Proud Spain! once mistress of the sea, before The fool Ambition led her ships in vain Against the bulwarks of old England’s shore, When God smote down her pride upon the main And sank her power so low, it never rose again.

Then fell a mist before my wondering sight Over the past, and slowly there arose Our blessèd Britain in her glorious might, The awe and admiration of her foes, Whose land of liberty protecting seas enclose.

The diamond of nations, set in gold, Flashing with truth that sparkles o’er the earth, Compared to her what empery of old Hath wrought for suffering man such deeds of worth, Or filled with living light dark lands of ageless dearth?

THE BLACK KNIGHT.

To King Banalin’s court there came From divers lands beyond the sea A score of knights, with hearts aflame With love for lady Ursalie, Whose wondrous beauty and fair fame Were sung by Europe’s minstrelsy.

Each lord in retinue did bring A noble and a princely band, Whose deeds the troubadours did sing Through length and breadth of Christian land, And each by turn besought the King The favour of his daughter’s hand.

But spake the King to each brave lord, “When first the sun shall shine in May A tourney in the palace-yard We do appoint, and on that day Who holds his own with spear and sword Shall take our daughter fair away.”
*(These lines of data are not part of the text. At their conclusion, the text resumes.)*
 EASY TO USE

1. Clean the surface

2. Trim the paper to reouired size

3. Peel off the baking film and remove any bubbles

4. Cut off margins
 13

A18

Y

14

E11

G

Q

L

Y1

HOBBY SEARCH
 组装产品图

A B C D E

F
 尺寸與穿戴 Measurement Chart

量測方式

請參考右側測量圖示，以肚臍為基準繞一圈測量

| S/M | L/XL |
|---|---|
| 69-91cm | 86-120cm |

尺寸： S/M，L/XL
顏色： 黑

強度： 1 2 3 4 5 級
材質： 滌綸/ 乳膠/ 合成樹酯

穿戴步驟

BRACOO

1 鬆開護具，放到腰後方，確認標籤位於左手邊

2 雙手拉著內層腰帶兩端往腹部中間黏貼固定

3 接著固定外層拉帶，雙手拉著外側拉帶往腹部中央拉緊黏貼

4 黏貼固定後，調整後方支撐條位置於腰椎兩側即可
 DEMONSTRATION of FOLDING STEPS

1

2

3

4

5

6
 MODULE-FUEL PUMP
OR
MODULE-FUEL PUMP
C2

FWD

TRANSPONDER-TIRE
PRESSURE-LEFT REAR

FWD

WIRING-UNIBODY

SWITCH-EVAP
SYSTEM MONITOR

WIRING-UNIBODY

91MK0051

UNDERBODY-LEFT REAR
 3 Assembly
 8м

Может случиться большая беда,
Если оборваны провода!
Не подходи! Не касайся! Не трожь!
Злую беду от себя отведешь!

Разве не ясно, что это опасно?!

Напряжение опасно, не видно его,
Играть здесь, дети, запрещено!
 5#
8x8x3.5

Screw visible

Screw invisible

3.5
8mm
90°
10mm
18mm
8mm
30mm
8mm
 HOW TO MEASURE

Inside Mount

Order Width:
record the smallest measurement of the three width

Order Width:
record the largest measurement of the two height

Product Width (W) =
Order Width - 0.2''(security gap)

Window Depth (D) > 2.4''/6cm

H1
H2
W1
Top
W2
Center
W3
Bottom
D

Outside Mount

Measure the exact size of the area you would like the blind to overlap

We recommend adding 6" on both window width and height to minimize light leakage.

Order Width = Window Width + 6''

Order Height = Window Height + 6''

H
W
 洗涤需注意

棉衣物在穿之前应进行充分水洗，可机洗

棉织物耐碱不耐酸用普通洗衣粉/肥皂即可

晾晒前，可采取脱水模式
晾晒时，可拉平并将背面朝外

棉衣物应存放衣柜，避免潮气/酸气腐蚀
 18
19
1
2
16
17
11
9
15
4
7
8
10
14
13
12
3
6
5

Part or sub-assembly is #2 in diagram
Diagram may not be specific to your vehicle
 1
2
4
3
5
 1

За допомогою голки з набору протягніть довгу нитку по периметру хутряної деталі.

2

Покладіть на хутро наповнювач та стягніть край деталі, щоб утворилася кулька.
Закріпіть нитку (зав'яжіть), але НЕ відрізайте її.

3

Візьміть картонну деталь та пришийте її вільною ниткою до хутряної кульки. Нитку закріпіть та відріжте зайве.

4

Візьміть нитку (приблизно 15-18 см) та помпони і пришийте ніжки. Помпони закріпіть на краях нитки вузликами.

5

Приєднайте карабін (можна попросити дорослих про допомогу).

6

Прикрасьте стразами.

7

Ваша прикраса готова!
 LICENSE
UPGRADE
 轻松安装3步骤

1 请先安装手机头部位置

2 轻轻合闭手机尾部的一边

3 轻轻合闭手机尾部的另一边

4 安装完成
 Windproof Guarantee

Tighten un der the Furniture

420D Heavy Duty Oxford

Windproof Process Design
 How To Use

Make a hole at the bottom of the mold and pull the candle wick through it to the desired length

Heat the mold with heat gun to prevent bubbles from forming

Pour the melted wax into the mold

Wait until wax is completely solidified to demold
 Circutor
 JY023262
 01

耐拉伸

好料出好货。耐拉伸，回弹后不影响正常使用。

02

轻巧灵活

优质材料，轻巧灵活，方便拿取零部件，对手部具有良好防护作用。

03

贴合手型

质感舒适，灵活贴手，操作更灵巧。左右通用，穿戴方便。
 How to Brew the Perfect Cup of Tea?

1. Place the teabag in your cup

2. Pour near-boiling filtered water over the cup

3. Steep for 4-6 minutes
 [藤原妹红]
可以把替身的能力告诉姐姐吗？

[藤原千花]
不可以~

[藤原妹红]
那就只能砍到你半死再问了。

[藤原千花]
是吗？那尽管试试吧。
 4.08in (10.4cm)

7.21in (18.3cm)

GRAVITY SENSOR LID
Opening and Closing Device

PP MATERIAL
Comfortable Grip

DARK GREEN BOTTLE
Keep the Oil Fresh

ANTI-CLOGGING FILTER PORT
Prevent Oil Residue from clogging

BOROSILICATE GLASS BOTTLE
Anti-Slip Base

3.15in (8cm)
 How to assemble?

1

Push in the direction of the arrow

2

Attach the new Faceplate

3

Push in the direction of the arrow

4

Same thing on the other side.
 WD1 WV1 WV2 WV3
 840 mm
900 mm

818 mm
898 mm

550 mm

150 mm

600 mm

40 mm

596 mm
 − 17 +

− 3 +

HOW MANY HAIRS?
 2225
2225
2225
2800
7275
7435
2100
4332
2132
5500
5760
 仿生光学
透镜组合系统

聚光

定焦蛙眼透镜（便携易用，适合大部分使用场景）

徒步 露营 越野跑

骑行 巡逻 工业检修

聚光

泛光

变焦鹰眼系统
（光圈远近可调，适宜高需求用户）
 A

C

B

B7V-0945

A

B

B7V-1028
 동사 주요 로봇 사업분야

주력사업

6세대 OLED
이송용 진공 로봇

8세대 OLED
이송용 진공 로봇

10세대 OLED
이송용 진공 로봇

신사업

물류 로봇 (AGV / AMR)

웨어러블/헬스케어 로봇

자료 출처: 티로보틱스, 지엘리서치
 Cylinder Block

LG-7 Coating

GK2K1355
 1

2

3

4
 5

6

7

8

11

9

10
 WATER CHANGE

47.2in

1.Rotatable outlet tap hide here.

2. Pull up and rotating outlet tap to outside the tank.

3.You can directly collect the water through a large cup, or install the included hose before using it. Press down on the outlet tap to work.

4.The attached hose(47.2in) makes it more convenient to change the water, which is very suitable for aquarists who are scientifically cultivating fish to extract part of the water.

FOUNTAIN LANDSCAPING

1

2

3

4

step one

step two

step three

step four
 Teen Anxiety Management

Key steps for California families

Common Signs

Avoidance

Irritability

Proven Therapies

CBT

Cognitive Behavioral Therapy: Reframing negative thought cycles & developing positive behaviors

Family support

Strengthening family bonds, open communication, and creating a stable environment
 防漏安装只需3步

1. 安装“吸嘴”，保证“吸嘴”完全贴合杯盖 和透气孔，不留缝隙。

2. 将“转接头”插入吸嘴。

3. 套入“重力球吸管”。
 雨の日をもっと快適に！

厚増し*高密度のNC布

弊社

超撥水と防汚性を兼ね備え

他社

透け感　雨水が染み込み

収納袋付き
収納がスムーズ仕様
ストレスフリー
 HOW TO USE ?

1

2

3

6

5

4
Whereat the Lady Ursalie Blanched as a lily of the vale, For many moons had waned since she First pledged her love to Sir Verale, And for that sick to death was he Her trembling lips turned ashen pale.

The heavy scent of musk and myrrh Hung all about the inner room, Dim taper lights did faintly stir To life the arras through the gloom,-- She bade her handmaid bring to her The treasure-box that held her doom.

With lightest touch a secret spring Upraised the silver casket’s lid; She took therefrom a golden ring, A broken coin, a heart hair-thrid, And many a sweet and precious thing Wherein her plighted troth was hid.

“Then welcome death, if death it prove,” She said and kissed with lips still pale Each sweet remembrance of his love;-- “I will not fail thee, Sir Verale, Though from thy couch thou canst not move To don for me thy coat of mail.”

Unto the chapel straight she went And knelt before the altar-stone; Her face within her hands she bent Praying with many a tear and moan Until the day was well-nigh spent, When came a beadsman she had known;

“O! Father! join thy prayer with mine The life of Sir Verale to save; O! plead then at our Lady’s shrine For health to one so young and brave. For I will wed, with help divine, No other lord this side the grave.”